Aid in dying should be an option

 

I am a 78-year-old retired physician who has a different perspective on what has been termed assisted suicide. Aid in dying is a more appropriate term. During my years of practice I cared for numerous patients during their final days. Many slipped away peacefully, but there were those who suffered a slow, agonizing, degrading end. It was not uncommon for them to ask for death, but death does not always come easily. It is for this group that aid in dying is intended. It is based on an understanding reached between a patient and his doctor only after all the facets of the case have been reviewed. If there is mutual agreement, a prescription for a potentially life-ending drug is issued, which the patient may use at his discretion. Aid in dying allows the dying patient to be in charge of his final time. Experience shows that approximately one-third of patients who have properly obtained an aid-in-dying prescription never use it but do experience great relief in knowing they are in charge of their destiny.
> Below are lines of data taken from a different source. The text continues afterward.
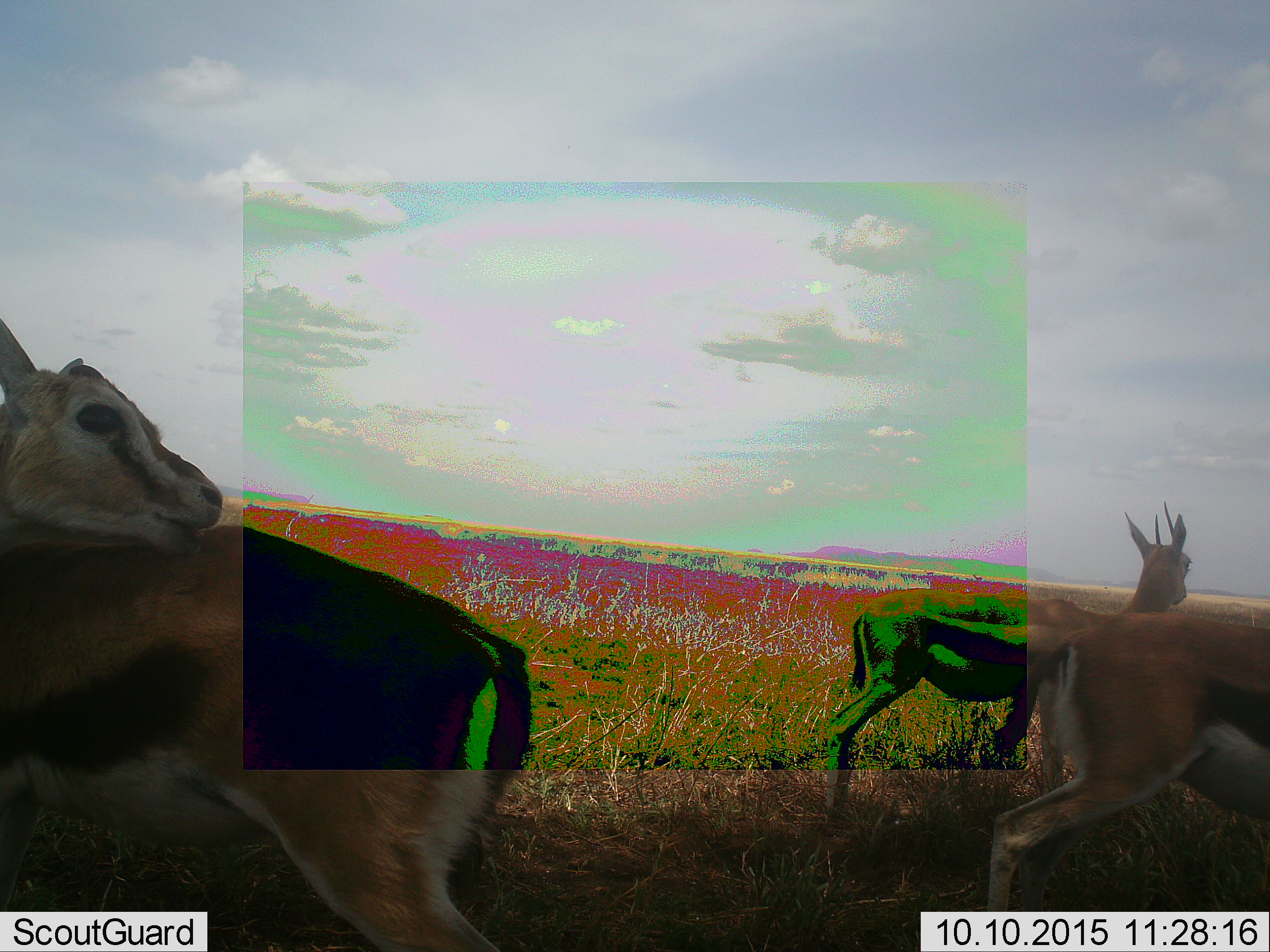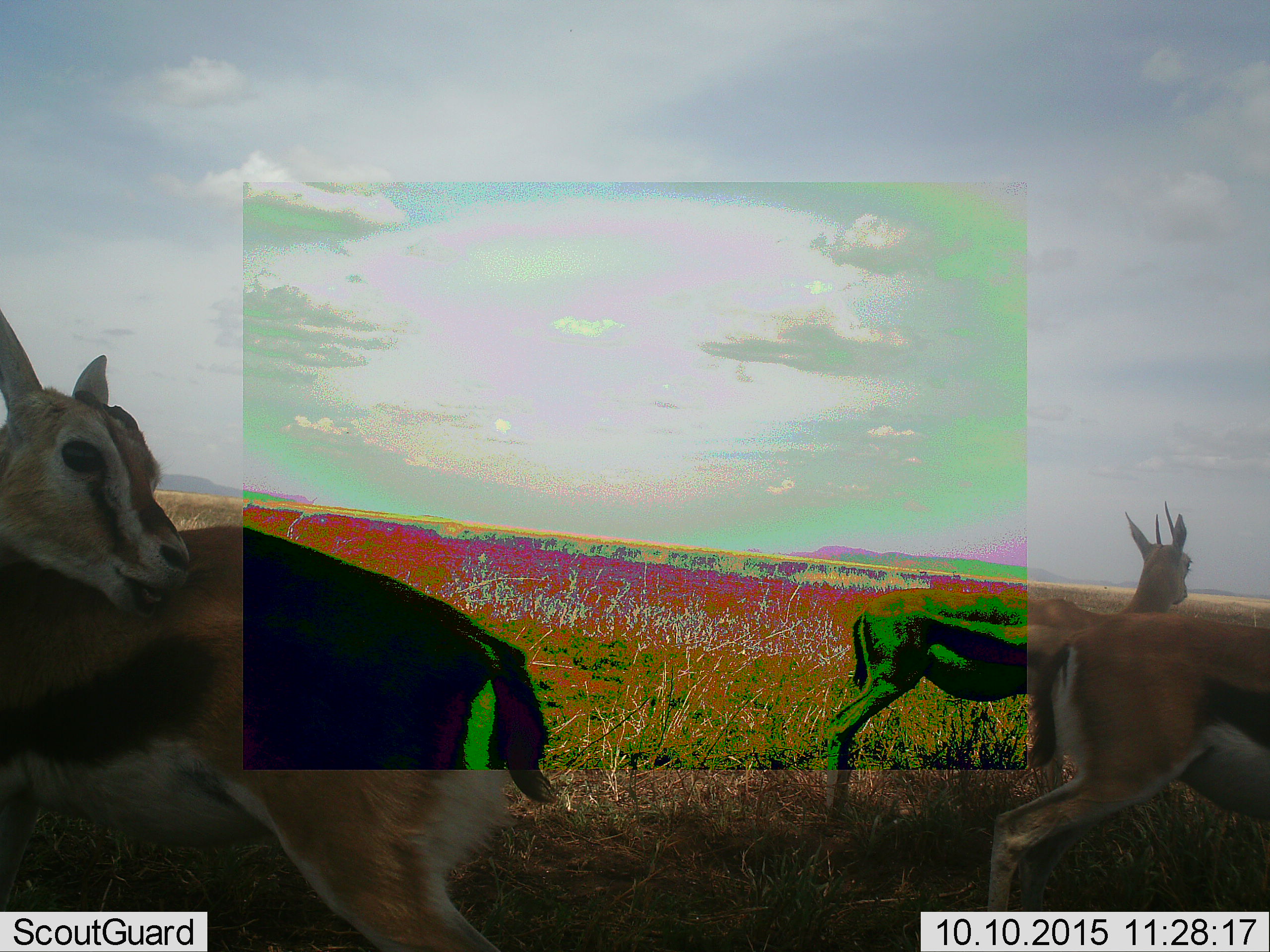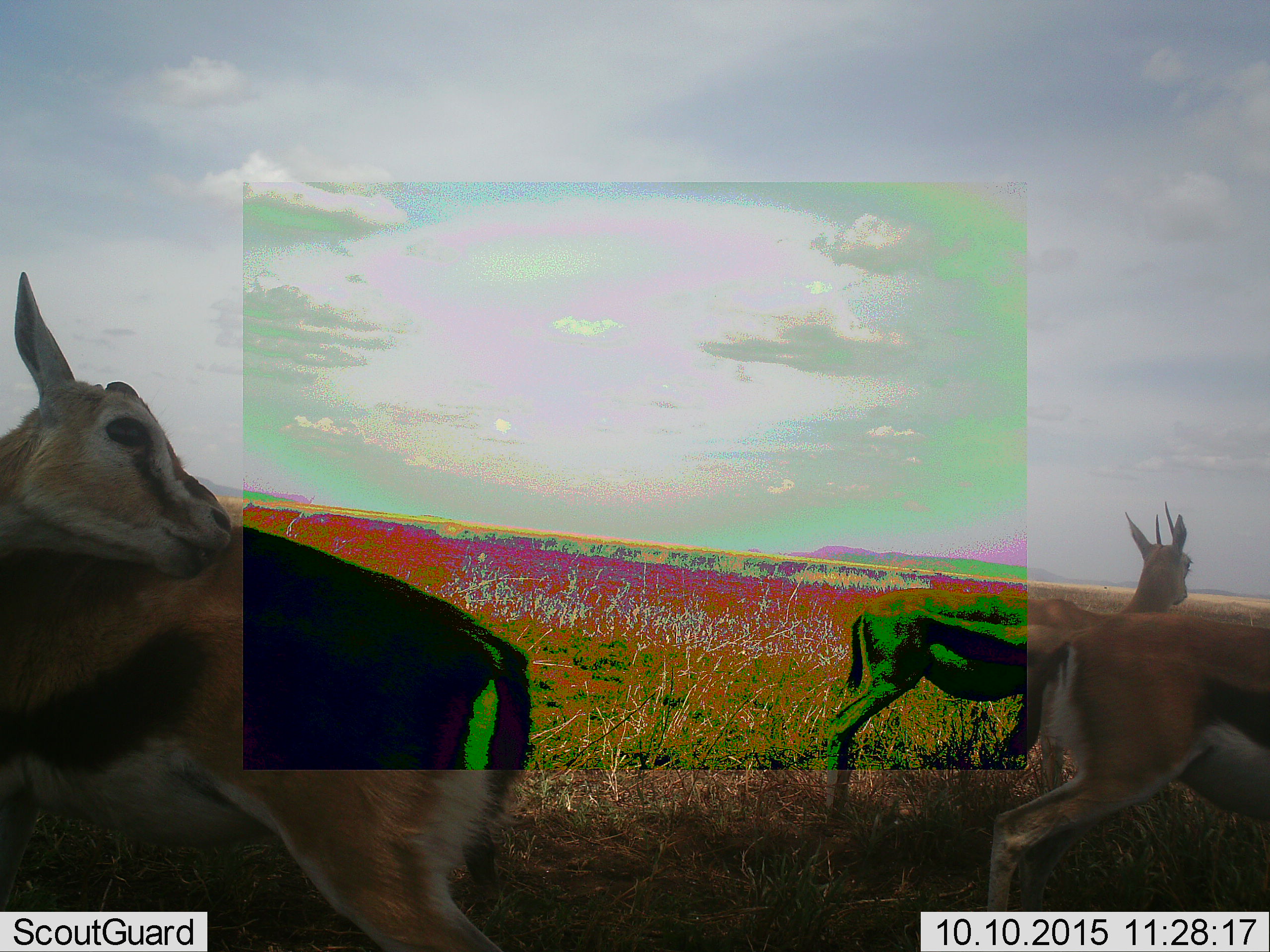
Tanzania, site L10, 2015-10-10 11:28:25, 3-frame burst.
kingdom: Animalia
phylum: Chordata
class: Mammalia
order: Artiodactyla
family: Bovidae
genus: Eudorcas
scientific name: Eudorcas thomsonii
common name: thomson's gazelle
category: gazellethomsons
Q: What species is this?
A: Gazellethomsons (thomson's gazelle) (Eudorcas thomsonii).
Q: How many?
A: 3.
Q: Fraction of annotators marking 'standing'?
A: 100%.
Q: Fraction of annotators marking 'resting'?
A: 0%.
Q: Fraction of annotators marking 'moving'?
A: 22%.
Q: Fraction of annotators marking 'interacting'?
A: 11%.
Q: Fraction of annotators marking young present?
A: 11%.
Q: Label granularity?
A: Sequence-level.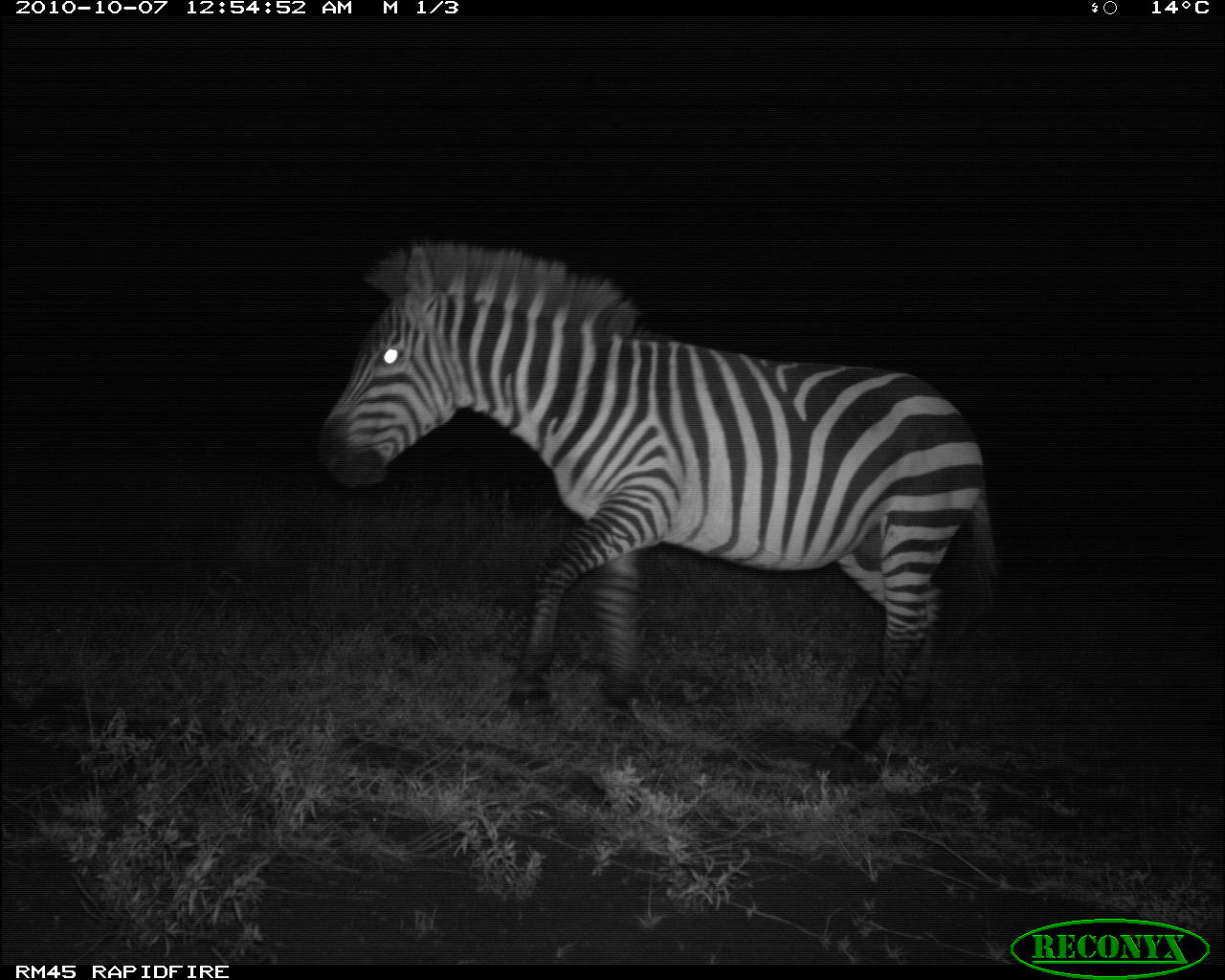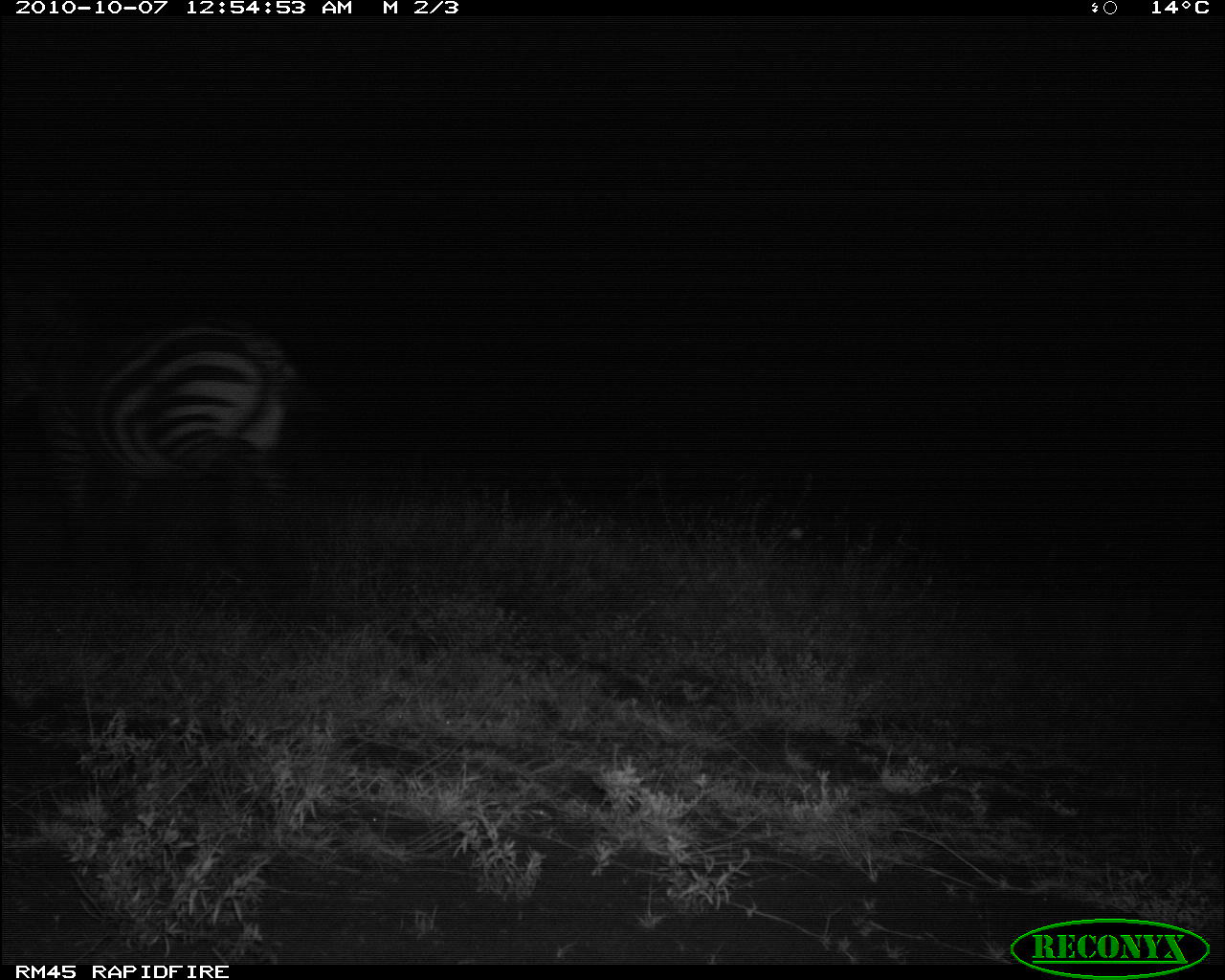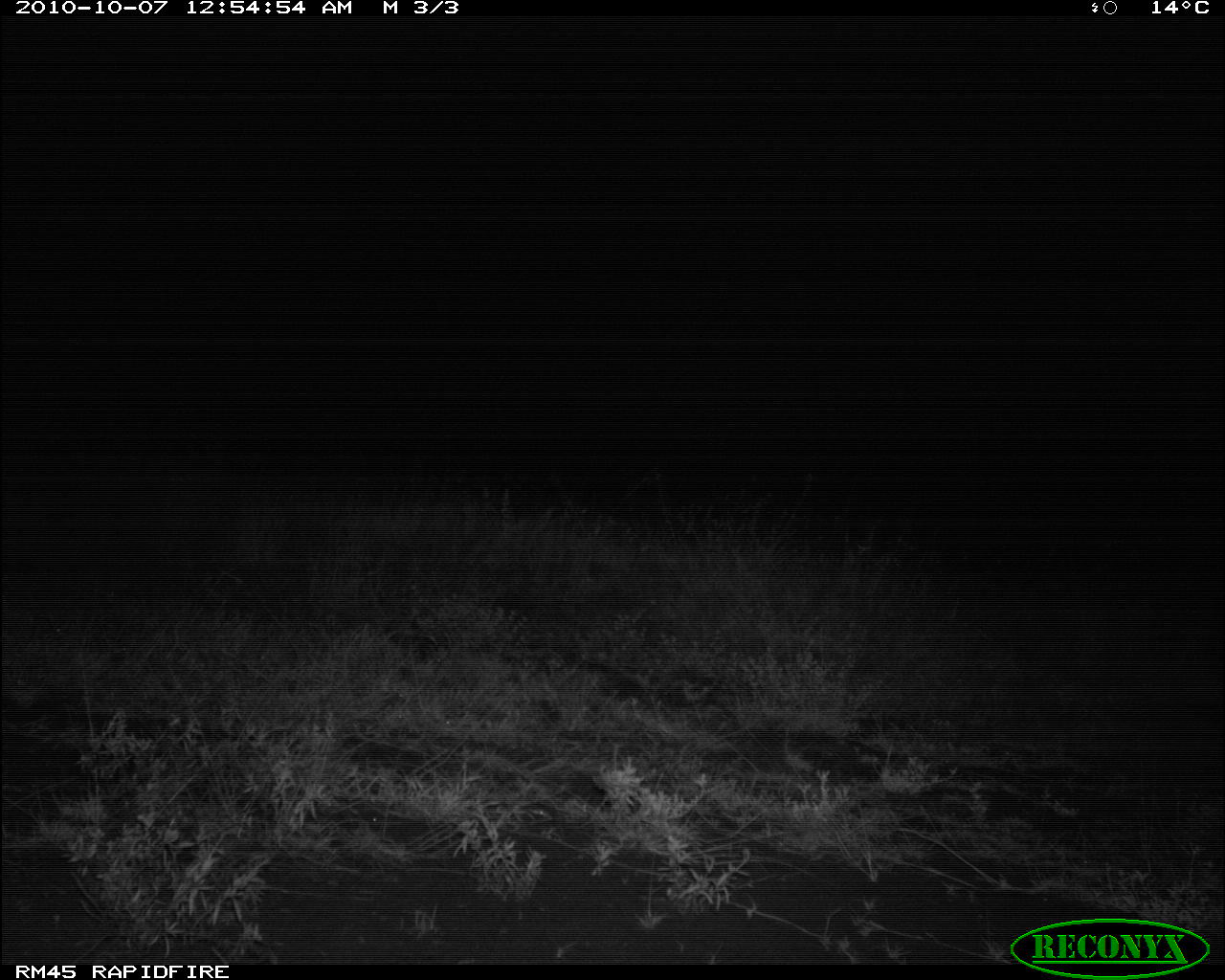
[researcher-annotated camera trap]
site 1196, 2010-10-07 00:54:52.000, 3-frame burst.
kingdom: Animalia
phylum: Chordata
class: Mammalia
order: Perissodactyla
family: Equidae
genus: Equus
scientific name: Equus quagga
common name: plains zebra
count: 1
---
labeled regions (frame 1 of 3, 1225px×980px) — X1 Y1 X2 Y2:
equus quagga: 309 236 998 774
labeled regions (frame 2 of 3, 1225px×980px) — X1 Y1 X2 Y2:
equus quagga: 1 296 324 564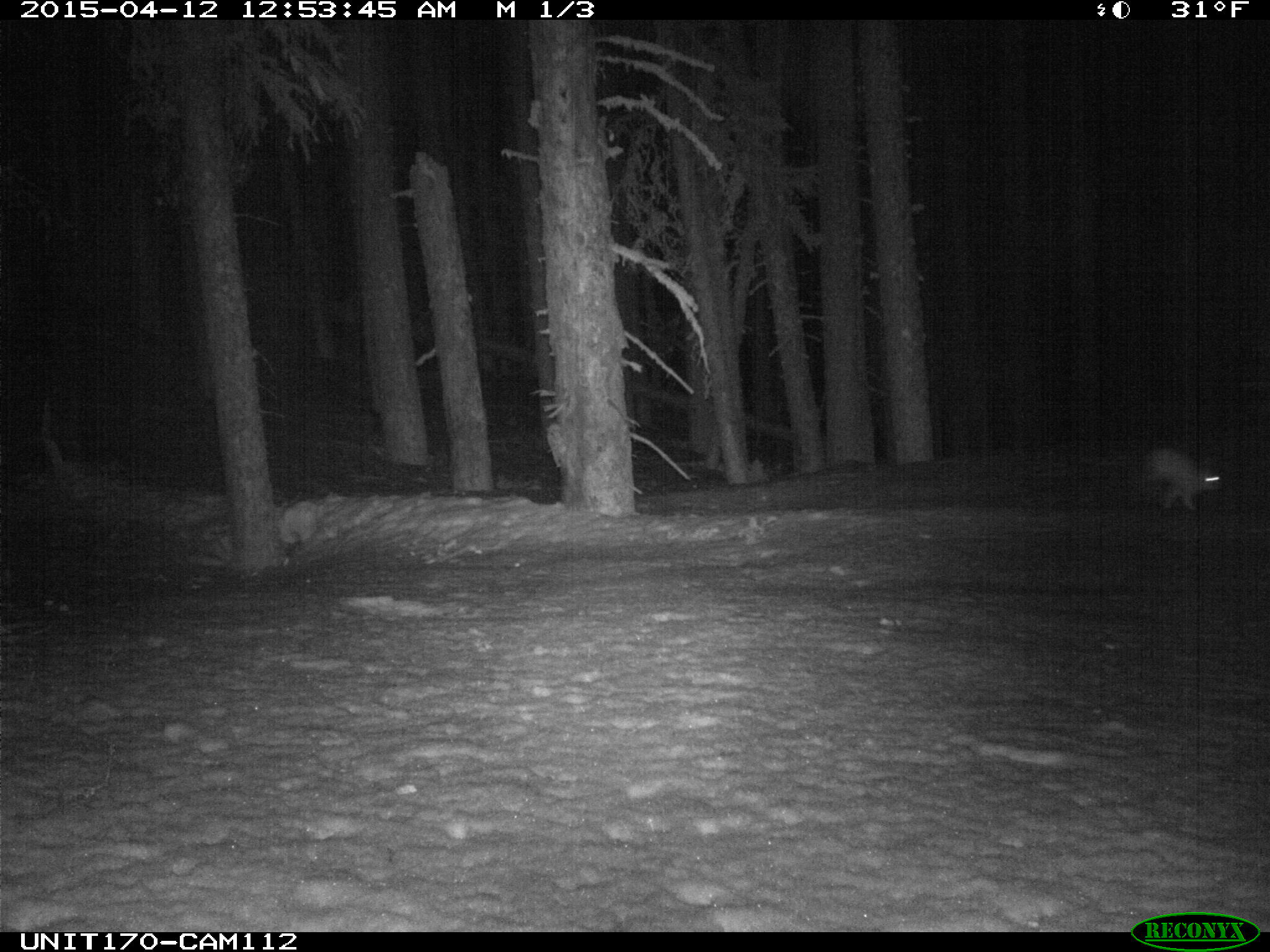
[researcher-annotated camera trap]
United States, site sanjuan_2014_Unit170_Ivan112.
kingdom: Animalia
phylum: Chordata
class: Mammalia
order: Lagomorpha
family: Leporidae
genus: Lepus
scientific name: Lepus americanus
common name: snowshoe hare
The Montana Supreme Court has opined that it is not illegal for a dying patient to use aid in dying. Nor is it illegal for a physician to counsel or aid his dying patient in his end-of-life decisions.

There are physicians who believe aid in dying violates a physician’s code of ethics. I, for one, believe allowing a patient with a terminal disease to suffer needlessly is in fact a violation of our duty to relieve suffering and pain. I also know that many physicians believe in the principle of aid in dying but shy away out of fear of a malpractice suit.

Aid in dying is intended for people with diagnosed disease in terminal stages. Even with this in mind I cannot believe there are “lazy physicians” lurking out there who would either murder a patient rather than try to establish a diagnosis or to avoid malpractice, nor can I believe aid in dying corrupts the profession.

Aid in dying is not for everyone, but why should those who do not believe in it want to block the availability for someone who does believe? Why would anyone want to interfere with such a private thing as a dying person’s last wishes? I hope when my end is near I have a physician who gives me good counsel.